Exploration-Stage Mining Company Continental Gold Is Optimistic About Moving into Project Financing Stage
This week, Continental Gold completed channel sampling results in its large Buriticá mine project, and the firm considers the results positive enough that it is now looking to advance into the project financing and development stage. While environmental permitting remains a hurdle, the eight-year-old mining company believes the paperwork can be completed this year to pave the way towards its larger goal.
“Combining these broad and high-grade channel sampling results with the excellent results encountered in our long-hole trial mining test stope announced on May 3, 2016 provides us with reason to be optimistic about the possibility of introducing wider, more productive extraction methods to certain areas,” said company CEO Ari Sussman. “We look forward to completing environmental permitting later this year and commencing project financing and development shortly thereafter.”
Continental Gold, an advanced-stage exploration mining company in precious metals, holds the rights to explore and develop more than 122,000 hectares in Colombia across six properties. It has 100% control of its largest location, the 61,784-hectare Buriticá project in the Antioquia department, and anticipates high-level returns from the two largest systems explored there so far, the Yaraguá and Veta Sur systems.

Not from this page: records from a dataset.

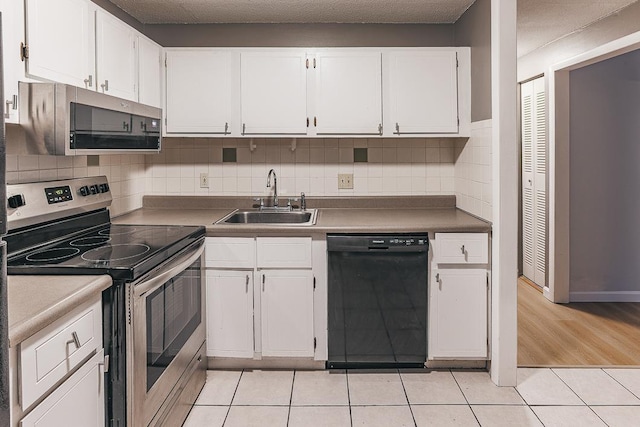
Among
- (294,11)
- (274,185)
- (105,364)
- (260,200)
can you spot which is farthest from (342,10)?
(105,364)

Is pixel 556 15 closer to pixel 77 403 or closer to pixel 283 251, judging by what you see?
pixel 283 251

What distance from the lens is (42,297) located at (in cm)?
153

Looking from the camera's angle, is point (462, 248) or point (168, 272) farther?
point (462, 248)

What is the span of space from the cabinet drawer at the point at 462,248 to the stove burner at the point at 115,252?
5.12 feet

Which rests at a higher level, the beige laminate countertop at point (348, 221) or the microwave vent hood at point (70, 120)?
the microwave vent hood at point (70, 120)

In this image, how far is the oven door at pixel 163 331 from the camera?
74.0 inches

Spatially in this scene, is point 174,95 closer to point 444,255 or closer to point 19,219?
point 19,219

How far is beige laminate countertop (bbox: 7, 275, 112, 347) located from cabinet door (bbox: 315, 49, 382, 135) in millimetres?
1906

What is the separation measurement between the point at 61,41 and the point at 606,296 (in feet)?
14.2

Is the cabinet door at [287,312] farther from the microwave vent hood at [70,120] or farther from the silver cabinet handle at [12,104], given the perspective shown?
the silver cabinet handle at [12,104]

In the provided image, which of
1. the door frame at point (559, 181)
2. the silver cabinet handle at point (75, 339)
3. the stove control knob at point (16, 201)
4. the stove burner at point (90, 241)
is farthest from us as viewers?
the door frame at point (559, 181)

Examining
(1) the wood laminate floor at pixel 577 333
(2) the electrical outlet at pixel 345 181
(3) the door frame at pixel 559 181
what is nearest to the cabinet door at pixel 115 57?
(2) the electrical outlet at pixel 345 181

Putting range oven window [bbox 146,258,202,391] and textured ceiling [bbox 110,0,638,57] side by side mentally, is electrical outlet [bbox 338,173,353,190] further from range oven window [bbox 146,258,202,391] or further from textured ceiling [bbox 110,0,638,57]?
range oven window [bbox 146,258,202,391]

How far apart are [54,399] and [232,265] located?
1.55m
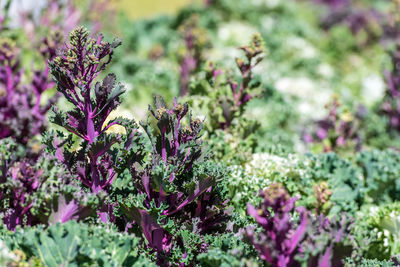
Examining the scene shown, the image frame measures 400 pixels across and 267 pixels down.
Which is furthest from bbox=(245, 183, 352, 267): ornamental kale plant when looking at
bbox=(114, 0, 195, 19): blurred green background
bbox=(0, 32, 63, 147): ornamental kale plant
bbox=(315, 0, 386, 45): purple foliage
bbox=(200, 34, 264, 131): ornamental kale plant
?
bbox=(114, 0, 195, 19): blurred green background

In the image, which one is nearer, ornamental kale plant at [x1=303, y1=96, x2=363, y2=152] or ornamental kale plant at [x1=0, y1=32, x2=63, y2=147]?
ornamental kale plant at [x1=0, y1=32, x2=63, y2=147]

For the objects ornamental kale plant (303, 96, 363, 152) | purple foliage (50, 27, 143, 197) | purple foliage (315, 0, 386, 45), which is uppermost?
purple foliage (315, 0, 386, 45)

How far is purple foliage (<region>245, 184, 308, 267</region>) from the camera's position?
2.15 m

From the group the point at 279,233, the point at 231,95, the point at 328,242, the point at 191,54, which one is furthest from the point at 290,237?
the point at 191,54

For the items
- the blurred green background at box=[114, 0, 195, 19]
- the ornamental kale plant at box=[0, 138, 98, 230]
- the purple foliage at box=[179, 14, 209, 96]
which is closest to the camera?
the ornamental kale plant at box=[0, 138, 98, 230]

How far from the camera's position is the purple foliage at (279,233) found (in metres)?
2.15

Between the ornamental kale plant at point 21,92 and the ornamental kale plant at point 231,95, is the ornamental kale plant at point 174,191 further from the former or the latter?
the ornamental kale plant at point 21,92

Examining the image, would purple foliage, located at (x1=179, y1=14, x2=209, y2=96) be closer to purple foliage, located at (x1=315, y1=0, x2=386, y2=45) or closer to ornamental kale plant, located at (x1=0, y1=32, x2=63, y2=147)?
ornamental kale plant, located at (x1=0, y1=32, x2=63, y2=147)

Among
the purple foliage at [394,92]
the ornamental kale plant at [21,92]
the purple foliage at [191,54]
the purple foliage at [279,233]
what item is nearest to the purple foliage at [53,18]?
the purple foliage at [191,54]

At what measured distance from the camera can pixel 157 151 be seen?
8.91ft

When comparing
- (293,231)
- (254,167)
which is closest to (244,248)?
(293,231)

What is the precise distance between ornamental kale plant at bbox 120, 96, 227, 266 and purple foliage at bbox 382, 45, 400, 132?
140 inches

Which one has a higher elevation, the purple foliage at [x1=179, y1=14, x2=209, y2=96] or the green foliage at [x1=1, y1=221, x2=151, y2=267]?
the purple foliage at [x1=179, y1=14, x2=209, y2=96]

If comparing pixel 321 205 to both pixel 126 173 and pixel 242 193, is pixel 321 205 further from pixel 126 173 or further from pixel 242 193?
pixel 126 173
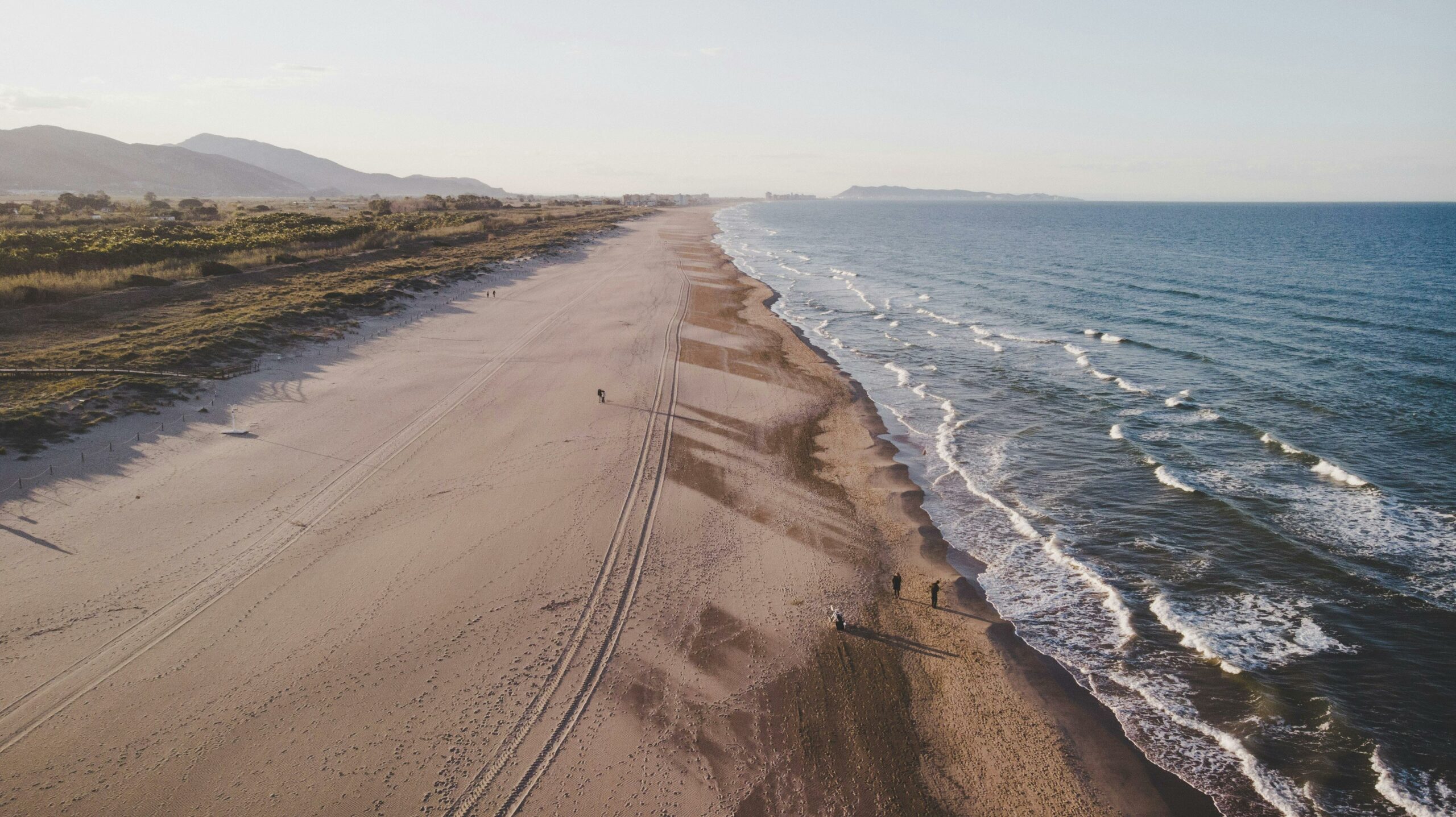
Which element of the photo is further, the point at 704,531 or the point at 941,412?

“Underground development sampling at Yaraguá continues to deliver high-grade results over significant true widths,” said Ari Sussman, Continental’s chief executive.
In response to the test results, Clarus Securities raised both its FY2019 and FY2020 earnings per share estimates for Continental Gold. This follows a target price increase by Dundee Securities in April. In the same month, RBC Capital, on the other hand, cut its target price for Continental shares.
The company begin preparing to be listed on the Colombia stock exchange, Bolsa de Valores de Colombia, early in 2015. Its original estimates included a total of 4.2 million ounces of gold, 13.1 million ounces of silver, and 111 million pounds of zinc ore at the Buriticá project.
The sample results also follow a recent shake up in the company’s board of directors. René Marion, director of the board, announced his resignation a week earlier on June 22. “My resignation is for personal reasons and does not take away my enthusiasm for the Buriticá project, which I believe will become a world class operation,” said Marion in a statement.